Farther south in Los Angeles’ San Fernando Valley, Agoura Hills got 3.41 inches and Woodland Hills got 2.28 inches.
Heavy rain was expected to continue falling in the Los Angeles area through the night.
UC Santa Barbara, Cal State campuses in Northridge, Fullerton shutter in-person classes
Some California universities are telling students to stay home tomorrow as they expect the effects of the storm to make it difficult, if not perilous, to make it to class.
Among them are the University of California, Santa Barbara, which serves a community expected to be hit hard by rain, wind and floodwaters.
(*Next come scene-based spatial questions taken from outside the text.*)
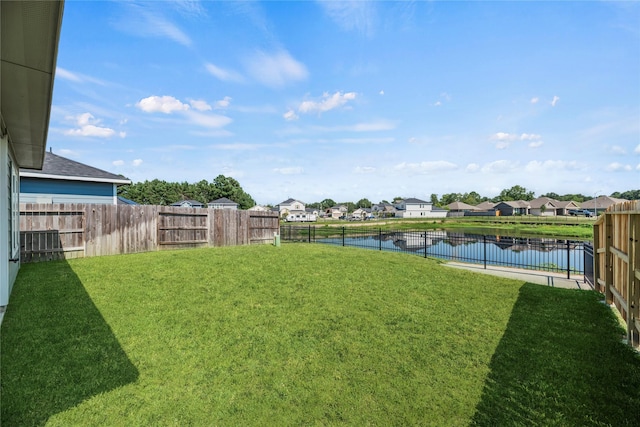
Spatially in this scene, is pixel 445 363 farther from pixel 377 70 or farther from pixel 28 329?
pixel 377 70

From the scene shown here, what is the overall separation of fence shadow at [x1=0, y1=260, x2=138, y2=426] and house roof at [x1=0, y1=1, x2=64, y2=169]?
2.80 m

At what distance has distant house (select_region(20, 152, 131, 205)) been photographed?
11594 mm

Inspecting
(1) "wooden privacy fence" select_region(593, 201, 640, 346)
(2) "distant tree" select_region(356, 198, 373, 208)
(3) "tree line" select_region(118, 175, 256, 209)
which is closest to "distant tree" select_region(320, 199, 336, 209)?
→ (2) "distant tree" select_region(356, 198, 373, 208)

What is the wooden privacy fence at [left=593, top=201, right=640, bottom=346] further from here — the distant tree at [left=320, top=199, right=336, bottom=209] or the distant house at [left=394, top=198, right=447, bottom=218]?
the distant tree at [left=320, top=199, right=336, bottom=209]

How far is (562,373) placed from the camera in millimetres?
3596

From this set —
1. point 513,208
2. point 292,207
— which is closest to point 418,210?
point 513,208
Chancellor Henry T. Yang said in a notice to the campus community that instructors have been told to conduct virtual classes if possible.
Cal State Northridge in Los Angeles’ San Fernando Valley is keeping its campus open, but all classes have been canceled and all events are to be rescheduled, its police chief, Alfredo B. Fernandez, said in a notice to the campus community. Instruction may still be held virtually, on a class-by-class basis, he said.
Cal State Fullerton in Orange County, south of L.A., said in a statement that classes would be conducted remotely, and staff members were encouraged to work from home if possible.
Cal Poly San Luis Obispo, California State University Channel Islands and Cal State Long Beach all said they planned to be open but encouraged flexibility among instructors who may have students who can’t make it to campus. Virtual learning was a class-by-class possibility for the Channel Islands and Long Beach institutions, spokespeople for the campuses said.
Trees downed in El Granada
Several people, dogs, rescued from rising Guadalupe River in San Jose
California braces as dangerous storm system set to deliver ‘life threatening flooding’ and heavy snow
SAN DIEGO — A strong Pacific storm system is expected to bring “life threatening flooding” and heavy snow to California today and early into the week, according to the National Weather Service.
On Sunday, Gov. Gavin Newsom declared a storm-related state of emergency as federal forecasters said an atmospheric river of precipitation drawn from waters north of Hawaii was producing a firehose of rain and snow for the state.